To be done - From the line containing "As can be seen" through the last line of the entries below, repeat each line word for word and leave out the rest.

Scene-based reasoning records
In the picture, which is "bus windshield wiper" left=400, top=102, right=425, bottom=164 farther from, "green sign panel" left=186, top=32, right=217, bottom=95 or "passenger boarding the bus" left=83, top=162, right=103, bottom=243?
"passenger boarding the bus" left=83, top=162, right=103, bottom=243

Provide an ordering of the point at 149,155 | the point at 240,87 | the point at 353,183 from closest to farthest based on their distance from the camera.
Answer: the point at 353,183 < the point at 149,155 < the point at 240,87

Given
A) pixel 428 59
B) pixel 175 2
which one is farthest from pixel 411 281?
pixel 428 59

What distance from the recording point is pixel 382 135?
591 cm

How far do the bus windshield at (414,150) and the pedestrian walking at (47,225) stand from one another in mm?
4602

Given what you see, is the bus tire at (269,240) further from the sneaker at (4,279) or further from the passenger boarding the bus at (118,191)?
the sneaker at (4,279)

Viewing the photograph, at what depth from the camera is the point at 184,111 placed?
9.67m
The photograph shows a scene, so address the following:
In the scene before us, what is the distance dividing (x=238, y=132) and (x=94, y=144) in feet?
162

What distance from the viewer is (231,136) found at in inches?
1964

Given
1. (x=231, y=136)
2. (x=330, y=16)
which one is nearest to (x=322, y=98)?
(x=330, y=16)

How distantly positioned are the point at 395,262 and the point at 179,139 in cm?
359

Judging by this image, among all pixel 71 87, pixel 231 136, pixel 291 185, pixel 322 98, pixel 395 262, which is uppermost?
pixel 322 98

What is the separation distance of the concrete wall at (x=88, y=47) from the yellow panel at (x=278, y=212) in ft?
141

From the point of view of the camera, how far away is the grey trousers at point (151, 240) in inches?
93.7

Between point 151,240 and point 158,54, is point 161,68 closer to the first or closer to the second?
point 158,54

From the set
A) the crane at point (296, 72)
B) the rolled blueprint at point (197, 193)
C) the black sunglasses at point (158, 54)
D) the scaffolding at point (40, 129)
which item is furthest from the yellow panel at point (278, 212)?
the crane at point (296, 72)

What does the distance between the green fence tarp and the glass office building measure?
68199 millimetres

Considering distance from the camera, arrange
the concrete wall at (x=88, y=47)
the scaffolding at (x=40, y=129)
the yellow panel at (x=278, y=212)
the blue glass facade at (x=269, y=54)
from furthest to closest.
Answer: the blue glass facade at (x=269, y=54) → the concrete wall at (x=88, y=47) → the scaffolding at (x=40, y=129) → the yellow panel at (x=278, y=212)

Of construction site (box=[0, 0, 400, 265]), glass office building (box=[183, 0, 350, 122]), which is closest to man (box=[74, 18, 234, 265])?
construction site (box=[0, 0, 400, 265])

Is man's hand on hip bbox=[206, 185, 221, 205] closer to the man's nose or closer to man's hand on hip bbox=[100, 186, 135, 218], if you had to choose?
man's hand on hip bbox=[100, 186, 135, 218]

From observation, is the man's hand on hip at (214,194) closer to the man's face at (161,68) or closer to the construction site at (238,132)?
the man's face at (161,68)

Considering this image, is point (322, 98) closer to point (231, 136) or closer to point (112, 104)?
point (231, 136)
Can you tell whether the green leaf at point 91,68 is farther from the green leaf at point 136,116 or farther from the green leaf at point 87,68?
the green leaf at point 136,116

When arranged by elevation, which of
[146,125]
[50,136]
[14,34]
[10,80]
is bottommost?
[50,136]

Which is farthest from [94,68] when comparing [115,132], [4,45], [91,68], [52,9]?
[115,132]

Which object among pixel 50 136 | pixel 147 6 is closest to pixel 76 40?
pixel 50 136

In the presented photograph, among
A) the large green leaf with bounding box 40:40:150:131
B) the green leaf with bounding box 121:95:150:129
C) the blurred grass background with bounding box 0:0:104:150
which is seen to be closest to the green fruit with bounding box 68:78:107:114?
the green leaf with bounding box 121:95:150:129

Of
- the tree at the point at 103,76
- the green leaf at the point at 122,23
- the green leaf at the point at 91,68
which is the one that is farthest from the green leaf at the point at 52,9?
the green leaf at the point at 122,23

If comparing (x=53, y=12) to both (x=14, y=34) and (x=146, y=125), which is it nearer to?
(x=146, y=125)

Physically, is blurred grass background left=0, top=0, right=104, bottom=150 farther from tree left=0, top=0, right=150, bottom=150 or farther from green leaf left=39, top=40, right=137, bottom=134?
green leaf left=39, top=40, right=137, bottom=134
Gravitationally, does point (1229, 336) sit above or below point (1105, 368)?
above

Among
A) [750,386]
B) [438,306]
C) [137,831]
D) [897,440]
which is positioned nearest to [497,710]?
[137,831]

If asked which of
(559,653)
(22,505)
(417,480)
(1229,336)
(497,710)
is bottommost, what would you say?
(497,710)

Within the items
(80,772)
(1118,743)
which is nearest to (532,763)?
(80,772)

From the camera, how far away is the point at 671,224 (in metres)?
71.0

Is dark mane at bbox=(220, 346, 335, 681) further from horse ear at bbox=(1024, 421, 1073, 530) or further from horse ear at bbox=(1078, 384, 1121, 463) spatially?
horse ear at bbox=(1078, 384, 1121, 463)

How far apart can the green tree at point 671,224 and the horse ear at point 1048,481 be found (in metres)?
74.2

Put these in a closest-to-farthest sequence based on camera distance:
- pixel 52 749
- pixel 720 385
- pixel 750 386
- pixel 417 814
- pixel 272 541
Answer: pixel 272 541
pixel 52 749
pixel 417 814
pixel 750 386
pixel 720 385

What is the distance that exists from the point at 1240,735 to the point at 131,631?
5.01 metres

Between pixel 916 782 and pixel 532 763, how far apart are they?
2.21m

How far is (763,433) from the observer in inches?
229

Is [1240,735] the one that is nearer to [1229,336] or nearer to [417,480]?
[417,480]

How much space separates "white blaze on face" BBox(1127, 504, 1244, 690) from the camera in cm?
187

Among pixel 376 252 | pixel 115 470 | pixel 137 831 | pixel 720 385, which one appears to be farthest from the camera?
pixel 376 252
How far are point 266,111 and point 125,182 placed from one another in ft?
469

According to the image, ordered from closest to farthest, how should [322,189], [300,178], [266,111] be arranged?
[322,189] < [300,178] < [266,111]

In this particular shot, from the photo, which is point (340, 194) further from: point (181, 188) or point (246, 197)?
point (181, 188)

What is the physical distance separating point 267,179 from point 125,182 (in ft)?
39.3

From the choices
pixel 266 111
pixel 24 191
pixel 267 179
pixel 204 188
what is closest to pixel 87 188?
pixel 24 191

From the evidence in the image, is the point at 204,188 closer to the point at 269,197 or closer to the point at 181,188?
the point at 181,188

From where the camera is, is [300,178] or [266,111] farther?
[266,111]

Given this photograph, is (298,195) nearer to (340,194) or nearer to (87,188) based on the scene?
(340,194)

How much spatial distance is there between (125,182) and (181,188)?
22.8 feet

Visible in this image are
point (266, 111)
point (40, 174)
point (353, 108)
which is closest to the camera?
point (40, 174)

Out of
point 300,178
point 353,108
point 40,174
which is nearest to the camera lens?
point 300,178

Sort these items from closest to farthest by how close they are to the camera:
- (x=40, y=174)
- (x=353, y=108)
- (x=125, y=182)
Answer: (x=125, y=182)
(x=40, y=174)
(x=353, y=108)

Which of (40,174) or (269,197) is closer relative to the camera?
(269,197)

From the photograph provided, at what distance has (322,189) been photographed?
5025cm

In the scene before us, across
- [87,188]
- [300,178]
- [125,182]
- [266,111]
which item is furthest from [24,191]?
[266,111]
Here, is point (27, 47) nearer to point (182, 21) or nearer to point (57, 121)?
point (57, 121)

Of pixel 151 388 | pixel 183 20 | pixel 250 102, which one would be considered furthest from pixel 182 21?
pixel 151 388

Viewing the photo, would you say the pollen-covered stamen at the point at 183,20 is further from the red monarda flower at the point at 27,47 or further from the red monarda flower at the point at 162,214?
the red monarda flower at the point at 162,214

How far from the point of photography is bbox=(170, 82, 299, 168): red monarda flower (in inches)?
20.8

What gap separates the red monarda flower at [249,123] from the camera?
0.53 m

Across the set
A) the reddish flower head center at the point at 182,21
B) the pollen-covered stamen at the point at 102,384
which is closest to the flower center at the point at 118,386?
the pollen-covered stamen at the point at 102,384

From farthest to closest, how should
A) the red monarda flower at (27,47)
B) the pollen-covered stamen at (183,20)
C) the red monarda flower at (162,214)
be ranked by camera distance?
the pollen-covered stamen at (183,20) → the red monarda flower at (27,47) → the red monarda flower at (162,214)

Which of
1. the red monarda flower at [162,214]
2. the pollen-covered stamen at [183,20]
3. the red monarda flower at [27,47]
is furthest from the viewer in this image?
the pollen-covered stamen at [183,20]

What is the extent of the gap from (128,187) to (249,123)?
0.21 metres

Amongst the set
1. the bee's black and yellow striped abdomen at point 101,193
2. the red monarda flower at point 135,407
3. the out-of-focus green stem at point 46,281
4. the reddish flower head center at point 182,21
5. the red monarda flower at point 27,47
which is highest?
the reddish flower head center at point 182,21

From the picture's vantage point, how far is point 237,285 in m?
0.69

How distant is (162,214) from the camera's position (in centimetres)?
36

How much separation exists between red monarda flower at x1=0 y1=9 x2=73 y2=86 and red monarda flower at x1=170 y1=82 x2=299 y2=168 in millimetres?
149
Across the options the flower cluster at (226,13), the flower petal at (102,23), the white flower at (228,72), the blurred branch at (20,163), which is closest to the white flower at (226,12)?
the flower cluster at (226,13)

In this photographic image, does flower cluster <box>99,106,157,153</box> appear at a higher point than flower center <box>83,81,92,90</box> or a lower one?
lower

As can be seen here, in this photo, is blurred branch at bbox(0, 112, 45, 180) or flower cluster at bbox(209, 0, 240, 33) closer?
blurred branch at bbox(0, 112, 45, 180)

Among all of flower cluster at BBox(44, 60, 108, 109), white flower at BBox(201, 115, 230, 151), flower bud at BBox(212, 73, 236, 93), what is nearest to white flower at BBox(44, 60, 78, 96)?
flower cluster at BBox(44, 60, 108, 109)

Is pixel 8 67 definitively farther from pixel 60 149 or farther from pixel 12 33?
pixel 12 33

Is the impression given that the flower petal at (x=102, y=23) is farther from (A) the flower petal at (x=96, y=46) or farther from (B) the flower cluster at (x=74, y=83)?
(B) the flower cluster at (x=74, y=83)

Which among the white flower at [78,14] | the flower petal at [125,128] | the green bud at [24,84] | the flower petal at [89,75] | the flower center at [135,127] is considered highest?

Worked answer -
As can be seen here, in this photo, is blurred branch at bbox(0, 112, 45, 180) or flower cluster at bbox(209, 0, 240, 33) closer?
blurred branch at bbox(0, 112, 45, 180)

Among all of flower cluster at BBox(44, 60, 108, 109), white flower at BBox(201, 115, 230, 151), flower bud at BBox(212, 73, 236, 93), what is nearest to white flower at BBox(44, 60, 78, 96)?
flower cluster at BBox(44, 60, 108, 109)

Is pixel 8 67 definitively farther from pixel 60 149 or farther from pixel 12 33?
pixel 12 33

Is the impression given that the flower petal at (x=102, y=23) is farther from (A) the flower petal at (x=96, y=46) or farther from (B) the flower cluster at (x=74, y=83)?
(B) the flower cluster at (x=74, y=83)

Which among the white flower at [78,14] | the flower petal at [125,128] | the green bud at [24,84] | the flower petal at [89,75] | the flower center at [135,127] is considered highest?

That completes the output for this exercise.